- [DATA EXCERPTS]:
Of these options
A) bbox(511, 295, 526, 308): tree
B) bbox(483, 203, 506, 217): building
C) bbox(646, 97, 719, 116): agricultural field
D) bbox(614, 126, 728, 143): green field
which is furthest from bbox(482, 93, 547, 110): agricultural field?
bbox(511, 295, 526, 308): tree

- [WHAT THE EXERCISE ASKS]:
Copy every line exactly. Leave nothing out.

- [FINISHED ANSWER]:
Of these options
A) bbox(511, 295, 526, 308): tree
B) bbox(483, 203, 506, 217): building
C) bbox(646, 97, 719, 116): agricultural field
D) bbox(614, 126, 728, 143): green field
which is furthest from bbox(482, 93, 547, 110): agricultural field?
bbox(511, 295, 526, 308): tree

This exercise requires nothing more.